İş Yeri Kira Sözleşmeleri İçin Yürürlüğe Girecek Yeni Düzenlemeler / Bumin Doğrusöz

1 Temmuz 2012’de yürürlüğe giren 6098 sayılı Türk Borçlar Kanunu ile kira ilişkilerinde uygulanan hem 1926 tarihli ve 818 sayılı Borçlar Kanunu hem de 1955 tarihli ve 6570 sayılı Gayrimenkul Kiraları Hakkında Kanun yürürlükten kaldırılmıştır. Yeni Borçlar Kanunu ile kiracıları biraz daha fazla koruyan yeni bir kira ilişkisi öngörülmüştür.
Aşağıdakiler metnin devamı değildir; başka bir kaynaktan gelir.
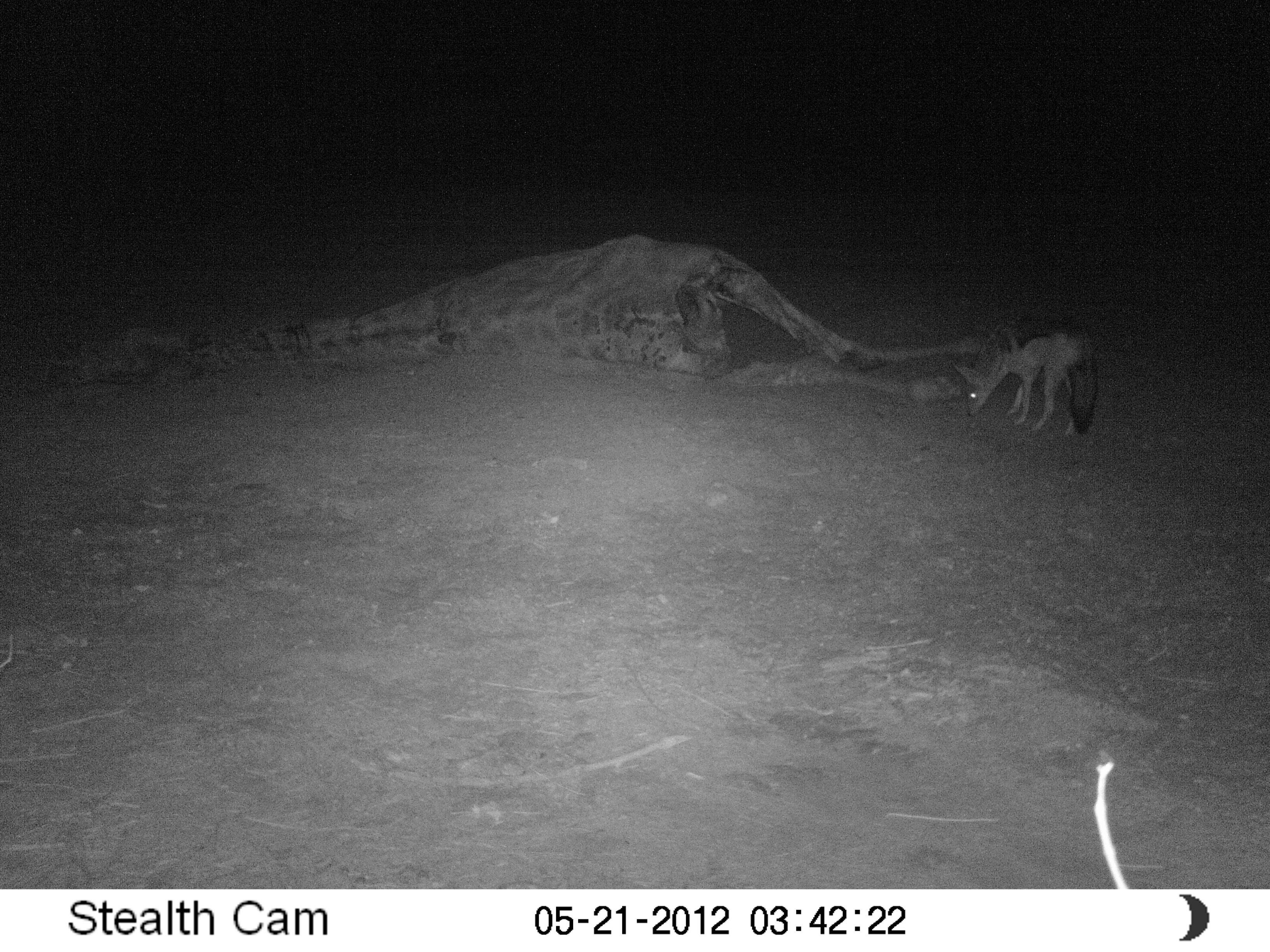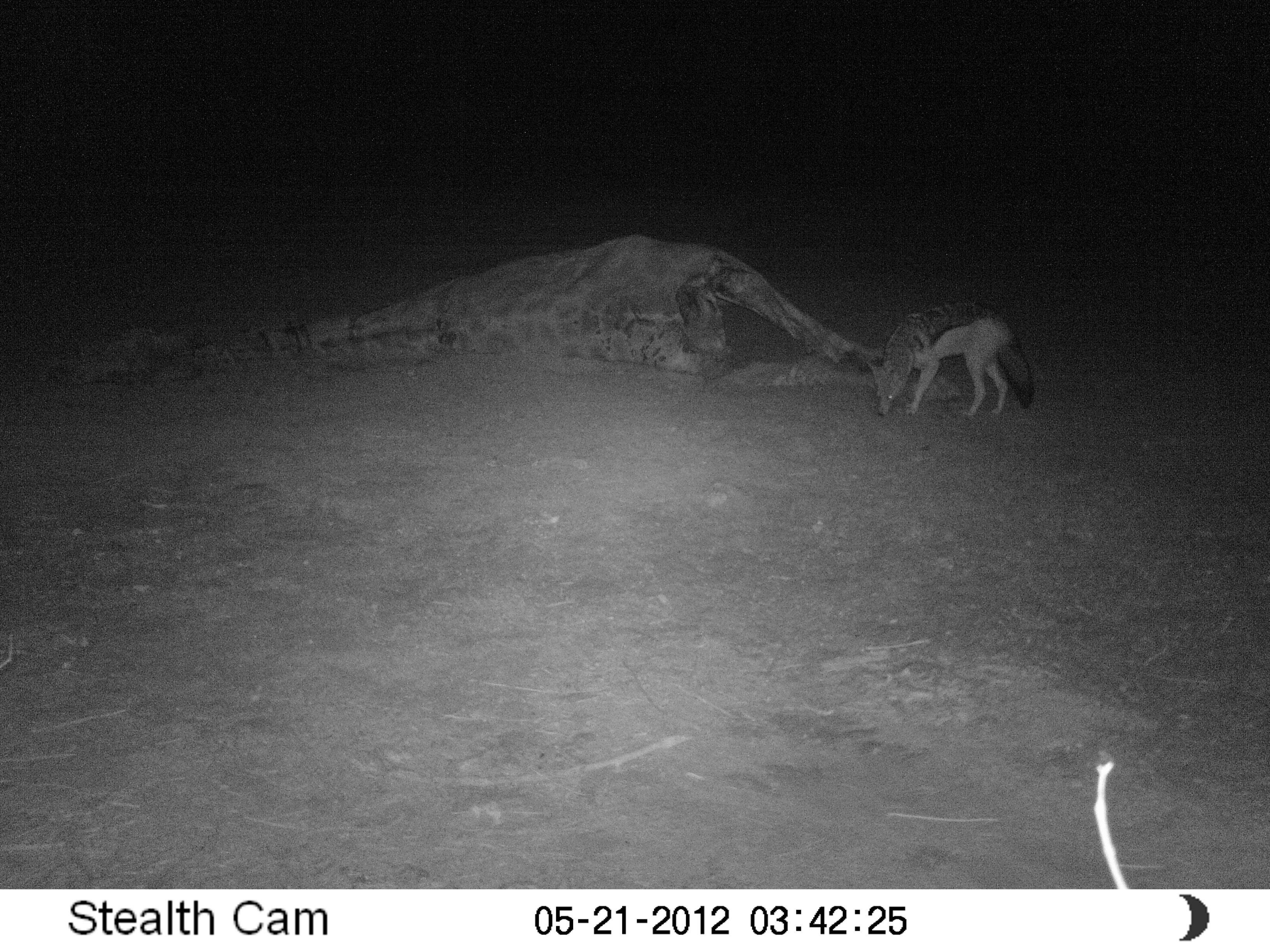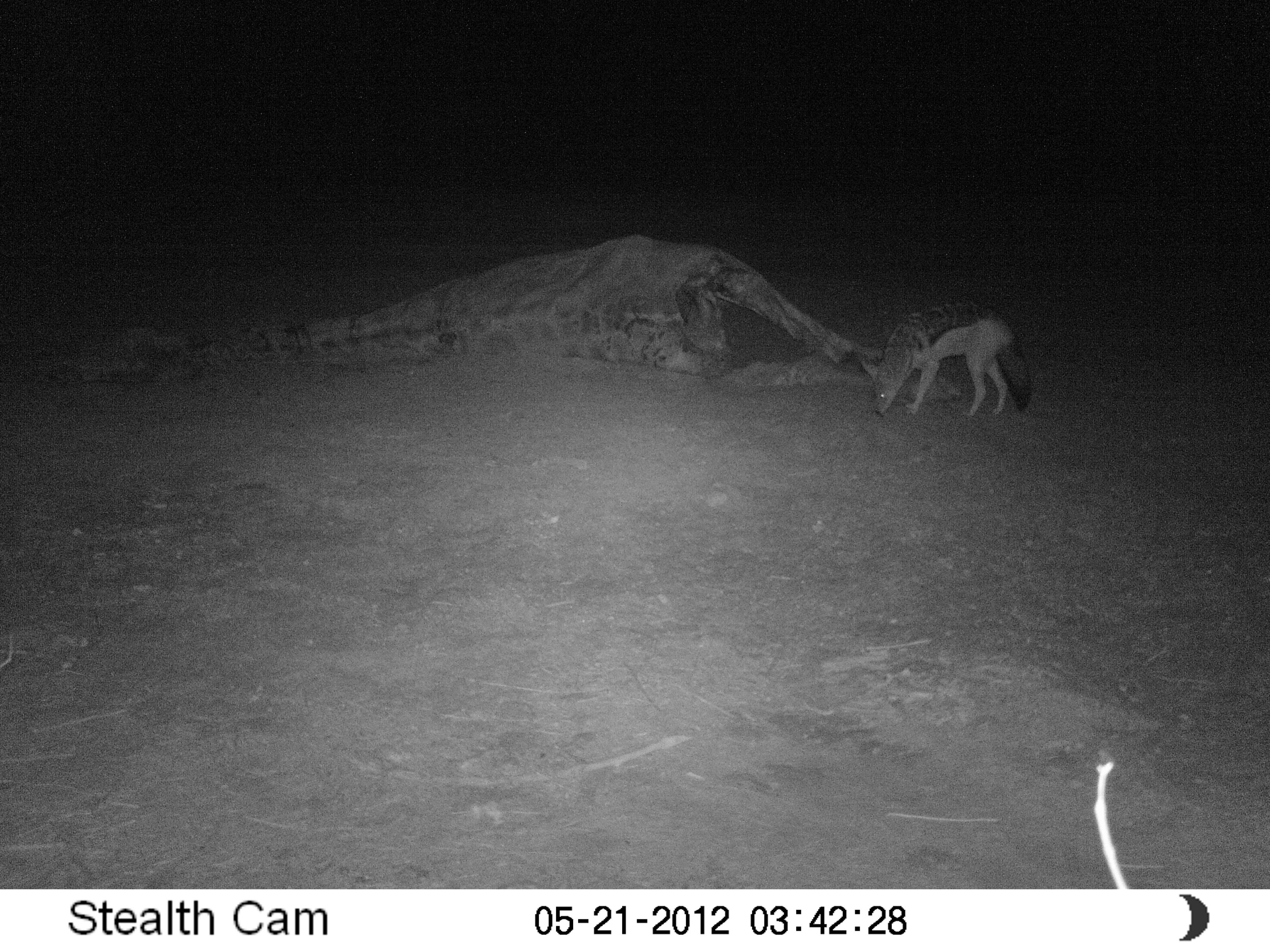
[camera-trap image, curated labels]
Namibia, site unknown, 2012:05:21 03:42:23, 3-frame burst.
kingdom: Animalia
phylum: Chordata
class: Mammalia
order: Carnivora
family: Canidae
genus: Lupulella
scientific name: Lupulella mesomelas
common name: black-backed jackal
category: canis mesomelas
Canis mesomelas (black-backed jackal) (Lupulella mesomelas).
Ancak bu yeni kira düzeninin iş hayatından bazı olumsuzluklara yol açacağı düşünüldüğünden 6217 sayılı Yargı Hizmetlerinin Hızlandırılması Amacıyla Bazı Kanunlarda Değişiklik Yapılmasına Dair Kanun’un geçici 2. maddesi ile yeni Borçlar Kanunu’nun kira sözleşmesine dair düzenlemelerinin bazılarının uygulanması veya yürürlüğe girmesi, iş dünyasında yer alan kiracılar için 8 yıl ertelendi. Şimdi bu 8 yıllık süre 1.7.2020’de doluyor ve bu uygulaması ertelenmiş düzenlemeler artık yürürlüğe giriyor.

Erteleme Türk Ticaret Kanunu’nda tacir olarak sayılan kişiler ile özel hukuk ve kamu hukuku tüzel kişilerinin kiracı olduğu kira sözleşmeleri için söz konusuydu. 6217 sayılı Kanun’da, Yeni Borçlar Kanunu ile oluşturulan “çatılı iş yeri” kavramından söz edilmediğinden daire, dükkân gibi yerlerin dışında açık alan kirası olarak nitelendirebileceğimiz otopark, çay bahçesi gibi yerleri için de erteleme söz konusu olmuştur. Ertelenen konularda, kira ilişkisinde ve çıkan ihtilaflarda önce taraflar arasında kira sözleşmesi hükümlerine, burada bir düzenleme bulunmaması halinde 6098 sayılı Türk Borçlar Kanunu ile yürürlükten kaldırılmış 818 sayılı (mülga) Borçlar Kanunu hükümlerine göre çözümler oluşturulmaya çalışılmaktaydı.

Erteleme öngören 6217 Sayılı Kanun’un geçici 2. maddesi:

“Kiracının Türk Ticaret Kanunu’nda tacir olarak sayılan kişiler ile özel hukuk ve kamu hukuku tüzel kişileri olduğu iş yeri kiralarında, 11/1/2011 tarihli ve 6098 sayılı Türk Borçlar Kanunu’nun 323, 325, 331, 340, 342, 343, 344, 346 ve 354’üncü maddeleri 1/7/2012 tarihinden itibaren 8 yıl süreyle uygulanmaz. Bu halde, kira sözleşmelerinde bu maddelerde belirtilmiş olan konulara ilişkin olarak sözleşme serbestisi gereği kira sözleşmesi hükümleri tatbik olunur. Kira sözleşmelerinde hüküm olmayan hallerde mülga Borçlar Kanunu hükümleri uygulanır.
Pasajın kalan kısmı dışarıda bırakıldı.